If you’re reading this, grab yourself a cup of coffee because you’re going to need it! This class is a lot of work, but I promise it’s worth it. Below, I’ve listed three pieces of advice as well as the top three most important things I learned this semester.
Everything on the page must have a purpose. Nothing is random when it comes to publication design. Think about every element and how it relates to your editorial content, target audience, and overall mission. If Professor Strong asks you about an element on the page, such as a caption or a logo, be ready with an explanation.
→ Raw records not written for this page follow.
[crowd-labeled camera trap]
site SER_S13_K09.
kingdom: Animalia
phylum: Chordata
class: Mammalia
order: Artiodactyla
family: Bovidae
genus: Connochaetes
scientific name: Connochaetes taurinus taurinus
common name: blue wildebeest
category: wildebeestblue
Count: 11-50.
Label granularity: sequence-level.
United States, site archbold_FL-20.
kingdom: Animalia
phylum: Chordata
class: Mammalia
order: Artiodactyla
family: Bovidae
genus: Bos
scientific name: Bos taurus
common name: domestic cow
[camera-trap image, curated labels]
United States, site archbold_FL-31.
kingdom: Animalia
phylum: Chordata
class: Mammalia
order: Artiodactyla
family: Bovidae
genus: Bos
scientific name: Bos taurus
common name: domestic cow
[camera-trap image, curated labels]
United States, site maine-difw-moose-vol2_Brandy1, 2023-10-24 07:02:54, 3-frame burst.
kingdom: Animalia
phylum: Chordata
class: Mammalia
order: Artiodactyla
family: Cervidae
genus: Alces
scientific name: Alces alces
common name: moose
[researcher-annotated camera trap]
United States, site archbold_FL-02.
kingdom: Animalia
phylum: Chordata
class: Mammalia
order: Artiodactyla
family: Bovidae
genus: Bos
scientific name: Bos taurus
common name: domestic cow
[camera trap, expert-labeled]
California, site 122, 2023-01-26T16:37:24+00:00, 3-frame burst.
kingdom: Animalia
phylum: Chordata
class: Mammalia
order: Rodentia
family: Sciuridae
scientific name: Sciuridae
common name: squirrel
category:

Don’t settle for your first idea. It might be tempting to wait until the last minute to complete an assignment, but if you can, try not to. When you’re rushing, you’re most likely to go with your first idea, which is probably not your best. Give yourself time to plan and play with multiple ideas. Create and save different versions of the same spread or poster page. Then, compare them side by side. If you have the money in your account, print them out!
Print your magazine multiple times. As I mentioned in the previous blurb, if you have the money, print your magazine multiple times throughout the semester. This will really help you in the long run. You don’t want any surprises when you print out your final portfolio. Soon enough, you’ll learn that the colors on your screen do not always look as well in print. So, do yourself a favor and print out multiple versions to test color combinations.
This semester I learned…
Publication design involves a lot of planning.
Typefaces can help to convey a certain mood or tone.
There are multiple elements that help to create hierarchy, such as size, color, and weight.